To meet these aims, Prof. Peter Vujakovic created 3 field exercises, tasking students to explore landscapes using web-based resources, such as Google Earth, the National Geological Survey and art galleries, to produce annotated guides for visitors. The first field exercise considered the death of the high street, tasking students with exploring an urban area from an economic geography perspective.  The second, hill towns, tasked students with exploring historical geographic landscapes, from a human geography perspective.  The third, focusing on physical geography, examined a series of hypotheses about the invasion of non-native vegetation, which required students to take measurements ‘in the field’, using Google Earth Pro. 

All of this could be undertaken without leaving the house.  Students received a field pack for each activity, including detailed instructions on how to complete each task (inc. how to use software), the objective of the task (LOs) and how/where/when to submit the assignment.  
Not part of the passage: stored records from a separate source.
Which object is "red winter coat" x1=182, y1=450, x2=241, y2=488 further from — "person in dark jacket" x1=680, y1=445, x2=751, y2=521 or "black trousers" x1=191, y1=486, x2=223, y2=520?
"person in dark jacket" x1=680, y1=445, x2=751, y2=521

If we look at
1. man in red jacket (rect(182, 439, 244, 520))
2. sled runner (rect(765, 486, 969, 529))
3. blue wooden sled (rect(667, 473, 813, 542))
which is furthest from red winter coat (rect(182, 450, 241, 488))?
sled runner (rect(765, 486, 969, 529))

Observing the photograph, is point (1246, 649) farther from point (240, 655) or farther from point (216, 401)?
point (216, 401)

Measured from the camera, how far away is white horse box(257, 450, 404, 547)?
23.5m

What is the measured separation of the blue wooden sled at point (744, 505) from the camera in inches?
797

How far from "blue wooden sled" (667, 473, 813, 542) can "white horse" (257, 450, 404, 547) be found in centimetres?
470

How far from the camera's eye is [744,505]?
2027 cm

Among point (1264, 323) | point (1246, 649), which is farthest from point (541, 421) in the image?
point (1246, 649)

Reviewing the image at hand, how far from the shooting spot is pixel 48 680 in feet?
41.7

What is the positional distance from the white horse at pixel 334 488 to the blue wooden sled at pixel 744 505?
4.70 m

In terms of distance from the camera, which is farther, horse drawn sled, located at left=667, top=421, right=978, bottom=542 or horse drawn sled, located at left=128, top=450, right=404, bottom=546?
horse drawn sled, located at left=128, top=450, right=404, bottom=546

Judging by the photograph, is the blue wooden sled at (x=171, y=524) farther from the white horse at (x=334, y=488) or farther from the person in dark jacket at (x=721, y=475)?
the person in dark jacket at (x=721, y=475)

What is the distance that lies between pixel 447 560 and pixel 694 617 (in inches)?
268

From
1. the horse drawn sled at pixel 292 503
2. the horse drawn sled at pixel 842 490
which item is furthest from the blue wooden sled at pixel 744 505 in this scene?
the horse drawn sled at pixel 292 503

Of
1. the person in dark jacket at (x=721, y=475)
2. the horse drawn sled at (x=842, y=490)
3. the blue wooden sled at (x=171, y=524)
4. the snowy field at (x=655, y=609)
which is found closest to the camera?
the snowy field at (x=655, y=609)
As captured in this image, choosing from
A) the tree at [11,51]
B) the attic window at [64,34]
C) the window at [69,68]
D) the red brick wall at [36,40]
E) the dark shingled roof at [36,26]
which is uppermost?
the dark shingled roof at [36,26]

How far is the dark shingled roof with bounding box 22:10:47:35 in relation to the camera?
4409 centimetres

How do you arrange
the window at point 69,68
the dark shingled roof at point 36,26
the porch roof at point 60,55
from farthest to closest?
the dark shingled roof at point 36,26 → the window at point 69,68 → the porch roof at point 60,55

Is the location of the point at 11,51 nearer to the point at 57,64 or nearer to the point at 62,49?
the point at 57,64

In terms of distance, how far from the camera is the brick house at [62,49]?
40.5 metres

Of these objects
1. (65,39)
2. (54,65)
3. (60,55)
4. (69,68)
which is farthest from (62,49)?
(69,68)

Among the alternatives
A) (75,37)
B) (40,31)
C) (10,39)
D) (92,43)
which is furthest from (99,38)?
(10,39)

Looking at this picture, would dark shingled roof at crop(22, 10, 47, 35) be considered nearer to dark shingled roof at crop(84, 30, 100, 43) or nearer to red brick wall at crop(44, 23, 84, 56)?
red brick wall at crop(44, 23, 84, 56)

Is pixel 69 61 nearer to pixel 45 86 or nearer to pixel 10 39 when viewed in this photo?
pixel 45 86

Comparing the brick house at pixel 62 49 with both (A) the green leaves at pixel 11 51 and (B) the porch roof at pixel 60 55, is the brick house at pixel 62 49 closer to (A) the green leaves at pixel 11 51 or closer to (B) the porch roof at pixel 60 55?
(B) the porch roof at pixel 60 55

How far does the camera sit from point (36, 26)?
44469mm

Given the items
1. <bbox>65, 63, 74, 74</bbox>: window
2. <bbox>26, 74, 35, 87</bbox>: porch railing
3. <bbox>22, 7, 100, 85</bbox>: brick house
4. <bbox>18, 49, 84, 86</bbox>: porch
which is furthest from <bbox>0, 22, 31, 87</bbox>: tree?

Whilst students could not experience the physical aspect of being present in the space, creative use of online resources allowed students to complete the academic tasks that they would have completed in the field, meeting all of the LOs for the module.

Student evaluation was very positive. However, whilst the academic aims were met, feedback suggested that students did miss the social aspect of the residential.  

The Team have the following tips, to meet the social aims of fieldtrips:

  • Include group work.  Students would ordinarily work on field tasks in groups.  This can be achieved online, but it does need to be tightly structured, with scheduled online meetings and clear instructions regarding job roles and expectations. 
  • Include social space.  This can be asynchronous, via discussion boards and social media, or synchronous, using Collaborate, Teams or other meeting software.  This can go some way to recreating the community, but it will need facilitation, initially, to make it work. 
  • Remember to include an academic presence.  Student feedback highlighted that residential fieldtrips allow them to get to know academics socially and that this is important to them. 

Ensuring academic presence in field tasks and social activities can support learning community, building staff-student relationships, bolstering engagement and retention.